=== TEXTO PARA LEITURA ===
Mariza A. Marques de Sousa*

 

imagem02-12-2021-18-12-17A crise atual do Judiciário brasileiro, agravada com os amplos noticiários sobre a operação Anaconda, envolvendo negativamente magistrados, policiais, advogados e outras autoridades, nos faz refletir sobre a urgente necessidade de se incrementar o instituto da mediação, objetivando não só  a solução  pacífica de controvérsias nos moldes preconizados pela Constituição Federal, mas sobretudo, uma justiça que se apresente efetivamente mais justa e amplamente satisfatória, eis que ditada pelas próprias partes envolvidas no conflito.

 

A  mediação  desponta no cenário nacional como um meio rápido e eficaz da solução de litígios e  merece ser difundida, não só pelo seu tom pacificador, mas sobretudo porque conscientiza as pessoas sobre a  sua própria responsabilidade na administração e solução da relação conflituosa ao invés de submetê-la para a decisão de um terceiro, seja ele juiz ou árbitro.

 

A cultura adversarial arraigada em nossos costumes  nos conduz a buscar a proteção estatal para a defesa dos nossos direitos, a utilizar o órgão jurisdicional, muitas vezes até mesmo  de má-fé, ameaçadoramente, tão só para satisfação de vaidades. O resultado da incompetência dos litigantes em resolver seus próprios problemas, é assoberbar ainda mais um judiciário já atulhado de processos, com dezenas de milhares de recursos pendentes, com sentenças dadas “por atacado”, como noticia a imprensa. Sem dúvida, o excesso de demanda e os inevitáveis formalismos do processo, podem prejudicar a apreciação da verdade real que, embora colimada, nem sempre consegue ser exposta nos autos de forma clara e inequívoca para conduzir ao justo deslinde da causa. Cada conflito traz, em seu bojo, a própria história que, não  resolvida em sua origem (a verdade formal é que prevalece no processo) vai se perpetuar no tempo, gerando novos conflitos. A consequência óbvia é o transtorno permanente da sociedade,  pela falta de paz.

 

Ao delegar a solução de nossos conflitos para um terceiro, perdemos a chance de usar a arma mais  eficaz  que temos à  disposição para resolvê-los, ou seja, o nosso próprio poder de decisão. É exatamente este poder que, utilizado no procedimento de mediação, ensejará o equacionamento do litígio de uma forma mais humana, já que a  mediação  pressupõe a disposição de se abandonar a arena jurídica para adentrar num contexto cooperativo que poderá promover relações futuras mais produtivas e duradouras.

 

A experiência tem demonstrado que, quando as partes, com a ajuda do mediador, conseguem se mobilizar da sua intransigência inicial, afloram os seus legítimos interesses  que se encontram ocultados pelas suas posições.

 

Assim, longe do rigor das leis, do formalismo dos tribunais, das vicissitudes de um processo judicial, parece haver uma maior flexibilização do embate e o confronto cede lugar à cooperação na busca de uma solução para o caso.
=== MATERIAL FORNECIDO ===
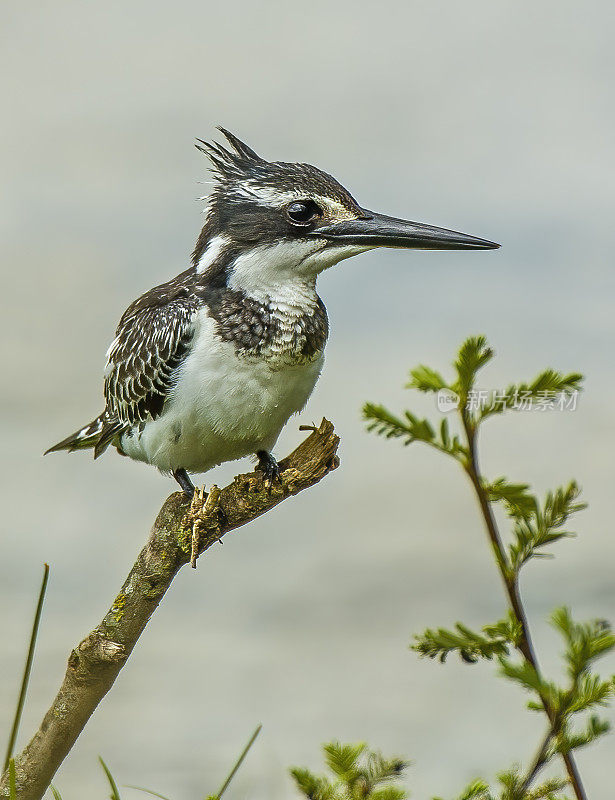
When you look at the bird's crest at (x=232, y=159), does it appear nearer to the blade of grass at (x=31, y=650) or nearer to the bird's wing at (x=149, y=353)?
the bird's wing at (x=149, y=353)

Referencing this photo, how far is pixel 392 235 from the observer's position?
2.16 m

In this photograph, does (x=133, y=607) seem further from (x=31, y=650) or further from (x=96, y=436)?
(x=96, y=436)

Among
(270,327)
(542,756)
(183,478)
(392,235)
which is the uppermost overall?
(392,235)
===
* [EXERCÍCIO PROPOSTO 1]:
Responda com base no texto sobre mediação:
(a) Qual operação, segundo o texto, ganhou amplo noticiário e envolveu negativamente magistrados, policiais e advogados?
(b) A quais terceiros as pessoas submetem a decisão do conflito em vez de assumir a própria responsabilidade?
(c) Segundo a imprensa, de que modo as sentenças estão sendo dadas?
* [EXERCÍCIO PROPOSTO 2]:
Repita, do texto sobre mediação, o trecho que vai de "A experiência tem" até "pelas suas posições.", inclusive.

* [RESPOSTA COMPLETA 1]:
(a) A operação Anaconda.
(b) A um juiz ou a um árbitro.
(c) "Por atacado".

* [RESPOSTA COMPLETA 2]:
A experiência tem demonstrado que, quando as partes, com a ajuda do mediador, conseguem se mobilizar da sua intransigência inicial, afloram os seus legítimos interesses  que se encontram ocultados pelas suas posições.